IZUMI KATO: UNTITLED
PERROTIN is pleased to present Untitled, Izumi Kato’s second solo show at the gallery.
August 26 – October 25, 2025
Hailing from Japan’s Shimane Prefecture, artist Izumi Kato regularly depicts peculiar creatures that resemble humans. These lifeforms are characterized by heads that seem large in proportion to their bodies and eyes drawn with particular emphasis, as well as arms and legs that tend to taper off, ambiguous; our imagination, here, turns toward extraterrestrial beings, or perhaps spirits belonging to the natural world.
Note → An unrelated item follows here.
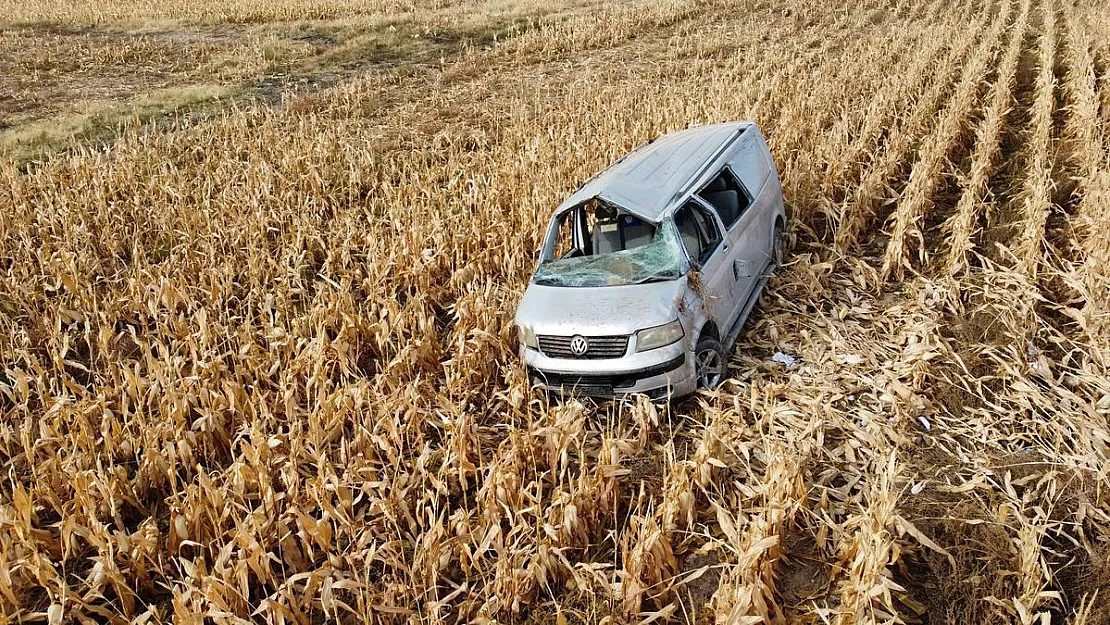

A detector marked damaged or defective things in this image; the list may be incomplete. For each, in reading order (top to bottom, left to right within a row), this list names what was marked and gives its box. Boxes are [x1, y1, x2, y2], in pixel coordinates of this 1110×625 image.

Having studied oil painting at Musashino Art University, Kato initially expressed these forms as two-dimensional paintings, gradually expanding his practice into three dimensions over time by incorporating various materials like wood, stone, cloth, soft vinyl, and plastic models, as well as exploring different modes of expression like painting directly onto kimonos.
The distinctive lifeforms of Izumi Kato were not arrived at in one fell swoop; rather, they speak to a process of change that involved multiple stages. Just as an insect reaches its final form through a given process of metamorphosis, Kato’s forms evolve both consistently and sequentially, as if following a predetermined course—ultimately establishing, as a result, a singular formative language entirely his own.
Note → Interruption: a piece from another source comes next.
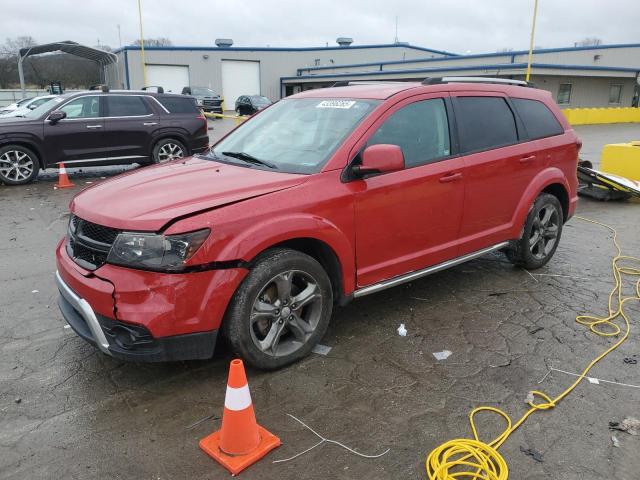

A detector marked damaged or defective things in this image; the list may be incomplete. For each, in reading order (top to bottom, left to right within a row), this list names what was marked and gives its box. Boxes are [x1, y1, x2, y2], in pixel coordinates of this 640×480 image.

broken headlight [107, 228, 210, 270]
While Kato works not just in painting, sculpture, and installation but crosses freely into and out of disparate fields like fashion and handicraft, painting does remain at the heart of his art—perhaps because he majored in it as an undergraduate. In other words, the artist’s approach begins by first realizing an idea or concept through painting, and then gradually expanding the result into the realm of sculpture or installation involving an array of different materials.